#### Quellenauszug
↓
Urteil vom 2. Dezember 2008
Strafrechtliche Abteilung

Besetzung
Bundesrichter Schneider, Präsident,
Bundesrichter Favre, Zünd,
Gerichtsschreiber Monn.

Parteien
X.________,
Beschwerdeführer,

gegen

Y.________,
Beschwerdegegnerin, vertreten durch Rechtsanwältin Anja Bloesser,
Oberstaatsanwaltschaft des Kantons Zürich, Florhofgasse 2, 8001 Zürich.

Gegenstand
Mehrfache versuchte Nötigung,

Beschwerde gegen das Urteil des Obergerichts des Kantons Zürich, II.
Strafkammer, vom 2. Juli 2008.

Das Bundesgericht zieht in Erwägung:

1.
↑
#### Gestellte Aufgabe A
Ermittle die Anzahl der Zeilen in den Einträgen unten, die die Zeichenfolge „region“ enthalten. Nenne nur die Zahl.

#### Daten der Übung
↓
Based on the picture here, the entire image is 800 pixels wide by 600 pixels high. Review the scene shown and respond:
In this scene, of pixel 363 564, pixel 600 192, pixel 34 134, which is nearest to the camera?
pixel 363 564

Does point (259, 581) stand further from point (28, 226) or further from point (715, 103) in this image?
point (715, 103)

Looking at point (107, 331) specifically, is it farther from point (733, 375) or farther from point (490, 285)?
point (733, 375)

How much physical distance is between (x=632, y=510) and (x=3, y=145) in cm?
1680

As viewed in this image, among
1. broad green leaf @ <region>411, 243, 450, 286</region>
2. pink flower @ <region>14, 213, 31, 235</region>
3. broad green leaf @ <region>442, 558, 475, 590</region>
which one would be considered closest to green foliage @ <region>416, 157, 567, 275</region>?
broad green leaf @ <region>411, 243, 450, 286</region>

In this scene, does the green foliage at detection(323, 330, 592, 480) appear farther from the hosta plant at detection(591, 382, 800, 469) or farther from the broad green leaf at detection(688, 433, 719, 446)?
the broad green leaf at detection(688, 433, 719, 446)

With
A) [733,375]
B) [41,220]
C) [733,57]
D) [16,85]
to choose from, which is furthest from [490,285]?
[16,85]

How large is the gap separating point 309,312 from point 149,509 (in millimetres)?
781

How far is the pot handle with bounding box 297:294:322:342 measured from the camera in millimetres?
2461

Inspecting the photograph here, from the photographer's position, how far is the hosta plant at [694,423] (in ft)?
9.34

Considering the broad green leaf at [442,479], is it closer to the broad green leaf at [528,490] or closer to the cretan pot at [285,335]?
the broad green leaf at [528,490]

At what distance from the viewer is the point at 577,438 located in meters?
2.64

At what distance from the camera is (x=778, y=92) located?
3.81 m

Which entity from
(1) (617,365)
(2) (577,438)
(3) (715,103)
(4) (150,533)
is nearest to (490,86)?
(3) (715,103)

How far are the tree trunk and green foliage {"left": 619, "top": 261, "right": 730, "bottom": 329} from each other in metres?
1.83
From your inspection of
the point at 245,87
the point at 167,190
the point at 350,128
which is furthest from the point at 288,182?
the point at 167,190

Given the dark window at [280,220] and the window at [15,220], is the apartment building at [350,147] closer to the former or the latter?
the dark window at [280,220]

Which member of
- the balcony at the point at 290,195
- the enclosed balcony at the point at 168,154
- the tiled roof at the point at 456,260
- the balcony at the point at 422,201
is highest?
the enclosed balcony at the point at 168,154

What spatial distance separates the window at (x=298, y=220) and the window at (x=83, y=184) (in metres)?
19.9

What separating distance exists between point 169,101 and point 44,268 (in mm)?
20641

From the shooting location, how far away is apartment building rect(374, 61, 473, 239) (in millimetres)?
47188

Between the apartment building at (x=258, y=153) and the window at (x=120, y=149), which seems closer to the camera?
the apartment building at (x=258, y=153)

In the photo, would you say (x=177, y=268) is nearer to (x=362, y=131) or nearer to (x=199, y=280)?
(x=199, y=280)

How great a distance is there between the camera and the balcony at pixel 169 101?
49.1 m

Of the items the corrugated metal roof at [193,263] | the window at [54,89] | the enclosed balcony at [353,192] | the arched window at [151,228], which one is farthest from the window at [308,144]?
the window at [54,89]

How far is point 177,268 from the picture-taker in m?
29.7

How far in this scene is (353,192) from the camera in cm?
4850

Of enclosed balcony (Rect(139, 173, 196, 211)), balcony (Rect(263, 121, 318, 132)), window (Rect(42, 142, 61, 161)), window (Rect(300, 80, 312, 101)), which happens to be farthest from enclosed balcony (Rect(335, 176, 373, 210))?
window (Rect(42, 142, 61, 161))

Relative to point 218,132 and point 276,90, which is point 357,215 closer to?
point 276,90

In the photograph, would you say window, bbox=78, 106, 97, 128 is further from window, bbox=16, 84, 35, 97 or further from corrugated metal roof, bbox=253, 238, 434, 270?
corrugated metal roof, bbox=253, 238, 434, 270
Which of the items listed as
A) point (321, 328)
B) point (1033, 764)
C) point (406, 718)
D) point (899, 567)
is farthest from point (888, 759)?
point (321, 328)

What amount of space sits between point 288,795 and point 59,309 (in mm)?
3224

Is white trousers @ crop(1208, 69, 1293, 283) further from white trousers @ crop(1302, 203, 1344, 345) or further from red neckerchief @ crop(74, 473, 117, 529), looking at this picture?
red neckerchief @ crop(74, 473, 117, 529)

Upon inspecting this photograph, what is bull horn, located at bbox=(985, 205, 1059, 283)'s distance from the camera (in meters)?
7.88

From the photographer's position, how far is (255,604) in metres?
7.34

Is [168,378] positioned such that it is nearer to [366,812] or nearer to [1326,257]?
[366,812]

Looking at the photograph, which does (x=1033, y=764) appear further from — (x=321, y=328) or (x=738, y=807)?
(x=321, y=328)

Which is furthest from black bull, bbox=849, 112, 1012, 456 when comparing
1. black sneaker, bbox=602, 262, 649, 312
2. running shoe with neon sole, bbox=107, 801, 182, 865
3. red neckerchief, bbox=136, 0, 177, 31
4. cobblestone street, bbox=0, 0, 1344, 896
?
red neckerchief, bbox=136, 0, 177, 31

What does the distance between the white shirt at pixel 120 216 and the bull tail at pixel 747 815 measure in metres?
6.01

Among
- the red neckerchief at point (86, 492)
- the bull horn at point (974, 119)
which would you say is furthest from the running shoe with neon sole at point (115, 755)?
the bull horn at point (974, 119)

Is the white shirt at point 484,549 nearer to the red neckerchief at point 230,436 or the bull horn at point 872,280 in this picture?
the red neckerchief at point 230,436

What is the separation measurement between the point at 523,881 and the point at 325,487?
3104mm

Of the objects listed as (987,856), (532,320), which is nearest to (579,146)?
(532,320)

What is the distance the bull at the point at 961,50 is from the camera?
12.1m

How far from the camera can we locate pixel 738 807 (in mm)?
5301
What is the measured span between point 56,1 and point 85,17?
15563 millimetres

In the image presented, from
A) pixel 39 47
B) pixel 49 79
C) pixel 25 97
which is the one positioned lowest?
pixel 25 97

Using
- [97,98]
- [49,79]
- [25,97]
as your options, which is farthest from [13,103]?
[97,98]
↑
#### Gestellte Aufgabe B
Fasse den Urteilsauszug in zwei Sätzen zusammen.

#### Richtige Antwort A
5

#### Richtige Antwort B
Das Urteil vom 2. Dezember 2008 stammt von der Strafrechtlichen Abteilung, besetzt mit Bundesrichter Schneider als Präsident, den Bundesrichtern Favre und Zünd sowie Gerichtsschreiber Monn. X.________ führt wegen mehrfacher versuchter Nötigung Beschwerde gegen Y.________ und die Oberstaatsanwaltschaft des Kantons Zürich, und zwar gegen das Urteil der II. Strafkammer des Obergerichts des Kantons Zürich vom 2. Juli 2008.